### 選文
冠冕堂皇的「階級路線」,居然把共和國的公民分成了好多等級,強奪了我上大學的權利。一九六四年,我背著心愛的畫夾,上山下鄉到了鄰水縣風埡林場;四年後,又撤場插隊到了風埡公社光明二隊,住進了我這「知青之家」。
經過「文化大革命」的蕩滌,我已意識到「上山下鄉」是一場國難,長此下去,定是國將不國了。我決不會俯首帖耳,決不成馴服的工具!六年的農村生活,也沒能迫使我放棄手中的畫筆,我頑固地堅守著那塊理想的唯一淨土。我們幾個老知青朋友的信念是:「不怕不用你,只怕用你的時候沒有水平。」我們深信,今生今世,定會有施展自己才華的機會。
然而,到了戀愛的季節、談婚論嫁的年齡,雖對美麗的愛情怦然心動,我卻又迫於困窘的現實而畏葸不前,不敢大膽地張開雙臂,去擁抱滿懷激情、向自己猛撲而來的戀人。一個大男人,該立業時不能立業,該成家時成不了家,青春的激情和躁動,讓人火燒火燎,夏夜撲面的蚊蟲,更使人心意煩亂。
凝望著那封情書,心儀姑娘的一幕幕畫卷在眼前展現。
小照是一個美麗的女孩。紅撲撲的圓臉上一雙大眼睛水汪汪的,猶如山澗一泓清澈見底的碧潭;天生麗質,幾經風吹雨打,似出水之荷,經寒之梅,不嬌不艷,她向你走來,那濃濃的青春氣息,那生命之花的幽幽香氣,撲面而來,讓心痴醉;一襲合體的藍布衫,穿在雙溜著肩的姣好身段上,那飄然而去的背影讓人牽魂;那雙略帶稚氣的大眼睛透出一股清純,恰似大畫家筆下空濛蒙的青山和涓涓流淌的清溪水,沁人心脾。
她,愛好被稱為「流動的立體詩」的舞蹈。據說在校時從來沒跳過舞,是下鄉後才開始的。一九六五年縣裡搞知青文藝會演,林場排練節目差人,要她湊數,結果被縣文化館前來挑選人員的老師看中,說她舞姿優美舒展,有點藝術天分。後來,憑著她的悟性與靈氣,還能編能導,在大竹縣居然小有名氣,「文革」時各派宣傳隊還爭搶著要她。
文靜自帶幾分書卷氣的她,走起路來好像水上漂,輕盈盈的步態,讓人擔心風都把她吹得倒。在林場,她是出了名的「瘟」、出了名的「笨」——燒不燃火、煮不熟飯、餵不飽豬。輪到她當值,總會有知青幫忙;肩不能挑、手不能提、下山挑米挑得最輕、擔糞澆地從無她份。無論誰說她「瘟」也好、「笨」也罷,她既不生氣,也不反駁,泰然處之,知青們都覺得她人好心好。她是林場衛生員,針灸、打針、包紮樣樣會,醫個涼寒感冒之類的小傷小病還挺在行。
柔弱的她最怕的是烈日盛夏。天生皮膚白皙,嬌嫩的雙腿沾不得草氣。說來讓人難以置信,每年夏天都那樣,一沾草氣雙腿長好多毒瘡,潰爛流膿,周身發燒,根本不能下地勞動。公社衛生院長說她不適合農業勞動,勸她回城去。

### 題目說明
根據選文回答下列問題:
1. 文中的「我」在哪一年上山下鄉?去了什麼地方?
2. 小照跳舞是從什麼時候開始的?
3. 小照在林場擔任什麼職務?

### 所附資料
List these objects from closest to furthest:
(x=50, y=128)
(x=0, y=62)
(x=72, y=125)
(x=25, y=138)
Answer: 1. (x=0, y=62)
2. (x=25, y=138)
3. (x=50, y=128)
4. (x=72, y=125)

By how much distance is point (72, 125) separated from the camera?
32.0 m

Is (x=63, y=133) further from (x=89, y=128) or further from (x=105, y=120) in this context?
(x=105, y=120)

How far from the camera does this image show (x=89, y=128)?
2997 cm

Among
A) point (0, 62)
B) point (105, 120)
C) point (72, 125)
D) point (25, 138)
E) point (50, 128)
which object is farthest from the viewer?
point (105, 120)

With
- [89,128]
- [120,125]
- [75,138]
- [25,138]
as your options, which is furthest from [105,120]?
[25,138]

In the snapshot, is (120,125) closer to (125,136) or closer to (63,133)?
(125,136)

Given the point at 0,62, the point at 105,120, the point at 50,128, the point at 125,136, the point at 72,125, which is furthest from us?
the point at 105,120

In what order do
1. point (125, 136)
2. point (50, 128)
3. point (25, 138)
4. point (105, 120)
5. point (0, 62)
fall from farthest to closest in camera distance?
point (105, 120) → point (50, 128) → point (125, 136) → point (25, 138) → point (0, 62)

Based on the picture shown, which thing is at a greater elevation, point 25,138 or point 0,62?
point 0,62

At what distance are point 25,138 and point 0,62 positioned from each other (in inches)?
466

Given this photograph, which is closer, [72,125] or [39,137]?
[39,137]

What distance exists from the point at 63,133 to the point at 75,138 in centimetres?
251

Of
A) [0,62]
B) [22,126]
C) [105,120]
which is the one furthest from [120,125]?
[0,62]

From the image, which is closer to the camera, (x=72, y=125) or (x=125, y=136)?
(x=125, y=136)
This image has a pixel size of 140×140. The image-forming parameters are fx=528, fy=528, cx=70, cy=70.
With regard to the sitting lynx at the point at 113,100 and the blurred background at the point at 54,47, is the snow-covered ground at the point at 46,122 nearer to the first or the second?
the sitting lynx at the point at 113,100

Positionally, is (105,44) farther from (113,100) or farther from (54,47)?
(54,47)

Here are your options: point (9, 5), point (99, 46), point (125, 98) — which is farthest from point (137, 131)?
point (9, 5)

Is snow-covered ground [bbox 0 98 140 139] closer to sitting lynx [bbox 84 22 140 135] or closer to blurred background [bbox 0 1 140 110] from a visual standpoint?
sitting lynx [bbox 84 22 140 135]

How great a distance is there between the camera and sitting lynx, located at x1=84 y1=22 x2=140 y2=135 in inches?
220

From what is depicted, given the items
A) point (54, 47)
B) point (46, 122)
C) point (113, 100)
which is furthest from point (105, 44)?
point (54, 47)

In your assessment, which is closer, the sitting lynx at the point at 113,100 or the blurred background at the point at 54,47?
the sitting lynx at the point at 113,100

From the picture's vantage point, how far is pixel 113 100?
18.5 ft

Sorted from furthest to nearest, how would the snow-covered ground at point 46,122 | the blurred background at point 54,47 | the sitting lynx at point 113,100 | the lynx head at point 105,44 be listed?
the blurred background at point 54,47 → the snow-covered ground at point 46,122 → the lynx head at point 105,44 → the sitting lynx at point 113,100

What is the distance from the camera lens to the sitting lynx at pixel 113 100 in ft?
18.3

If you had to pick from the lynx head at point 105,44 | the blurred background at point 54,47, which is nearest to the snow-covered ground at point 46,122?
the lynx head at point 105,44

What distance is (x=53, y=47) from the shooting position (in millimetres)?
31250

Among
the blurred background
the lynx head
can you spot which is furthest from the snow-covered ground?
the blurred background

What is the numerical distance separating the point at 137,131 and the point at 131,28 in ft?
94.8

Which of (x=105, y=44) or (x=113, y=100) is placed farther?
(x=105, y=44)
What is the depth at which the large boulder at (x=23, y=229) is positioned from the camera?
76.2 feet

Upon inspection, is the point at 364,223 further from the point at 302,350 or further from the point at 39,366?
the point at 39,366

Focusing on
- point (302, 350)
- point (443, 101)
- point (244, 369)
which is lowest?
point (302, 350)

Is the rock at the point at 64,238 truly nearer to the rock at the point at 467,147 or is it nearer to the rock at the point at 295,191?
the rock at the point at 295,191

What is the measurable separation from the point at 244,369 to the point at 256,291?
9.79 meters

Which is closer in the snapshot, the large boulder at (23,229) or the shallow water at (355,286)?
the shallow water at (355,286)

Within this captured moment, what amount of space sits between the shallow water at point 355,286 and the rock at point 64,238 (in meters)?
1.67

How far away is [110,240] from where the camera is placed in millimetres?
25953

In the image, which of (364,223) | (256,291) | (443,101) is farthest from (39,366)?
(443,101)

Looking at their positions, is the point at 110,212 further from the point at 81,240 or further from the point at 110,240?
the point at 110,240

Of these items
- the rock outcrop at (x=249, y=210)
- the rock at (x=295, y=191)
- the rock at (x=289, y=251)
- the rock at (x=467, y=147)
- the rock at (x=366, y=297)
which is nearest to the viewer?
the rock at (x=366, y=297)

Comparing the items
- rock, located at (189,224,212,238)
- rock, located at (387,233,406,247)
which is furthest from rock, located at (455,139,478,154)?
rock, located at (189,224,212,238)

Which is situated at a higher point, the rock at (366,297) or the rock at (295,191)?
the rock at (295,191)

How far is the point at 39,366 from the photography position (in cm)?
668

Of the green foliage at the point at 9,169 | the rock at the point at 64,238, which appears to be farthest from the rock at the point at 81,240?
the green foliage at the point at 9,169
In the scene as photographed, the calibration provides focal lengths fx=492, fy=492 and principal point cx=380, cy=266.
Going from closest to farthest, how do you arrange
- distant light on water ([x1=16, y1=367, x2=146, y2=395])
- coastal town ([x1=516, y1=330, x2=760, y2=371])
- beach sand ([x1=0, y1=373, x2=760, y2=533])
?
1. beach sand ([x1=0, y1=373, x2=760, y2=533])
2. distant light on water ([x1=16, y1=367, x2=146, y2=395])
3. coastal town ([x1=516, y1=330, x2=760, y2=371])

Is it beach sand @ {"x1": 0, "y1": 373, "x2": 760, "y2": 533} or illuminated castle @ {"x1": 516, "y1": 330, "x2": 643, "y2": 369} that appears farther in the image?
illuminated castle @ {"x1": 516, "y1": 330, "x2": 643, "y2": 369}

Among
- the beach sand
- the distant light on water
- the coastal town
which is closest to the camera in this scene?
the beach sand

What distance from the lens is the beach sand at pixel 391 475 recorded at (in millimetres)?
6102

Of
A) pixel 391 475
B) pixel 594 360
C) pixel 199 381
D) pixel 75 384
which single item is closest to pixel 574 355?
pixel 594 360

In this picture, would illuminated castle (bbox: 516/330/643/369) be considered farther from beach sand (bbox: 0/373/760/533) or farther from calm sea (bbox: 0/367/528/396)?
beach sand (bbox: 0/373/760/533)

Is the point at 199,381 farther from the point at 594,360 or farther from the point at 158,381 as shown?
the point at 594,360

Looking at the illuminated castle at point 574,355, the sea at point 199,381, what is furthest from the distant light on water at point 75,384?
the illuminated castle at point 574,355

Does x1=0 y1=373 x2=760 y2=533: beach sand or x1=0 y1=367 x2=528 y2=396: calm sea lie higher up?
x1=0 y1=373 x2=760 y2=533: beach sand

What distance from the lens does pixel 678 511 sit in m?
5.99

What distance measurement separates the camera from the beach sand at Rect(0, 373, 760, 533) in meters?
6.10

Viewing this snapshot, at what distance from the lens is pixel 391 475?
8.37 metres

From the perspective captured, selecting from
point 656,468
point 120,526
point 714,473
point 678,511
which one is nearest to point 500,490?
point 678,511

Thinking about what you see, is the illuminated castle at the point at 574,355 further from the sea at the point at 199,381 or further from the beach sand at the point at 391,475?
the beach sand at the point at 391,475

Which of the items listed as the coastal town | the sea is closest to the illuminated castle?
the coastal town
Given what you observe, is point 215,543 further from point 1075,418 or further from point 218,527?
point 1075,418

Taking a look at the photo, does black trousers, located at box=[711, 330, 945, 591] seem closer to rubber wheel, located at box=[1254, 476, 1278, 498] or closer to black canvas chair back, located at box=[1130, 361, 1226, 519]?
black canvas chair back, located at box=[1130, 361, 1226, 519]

### 參考答案
1. 一九六四年,到了鄰水縣風埡林場。
2. 下鄉後才開始的,在校時從來沒跳過舞。
3. 林場衛生員。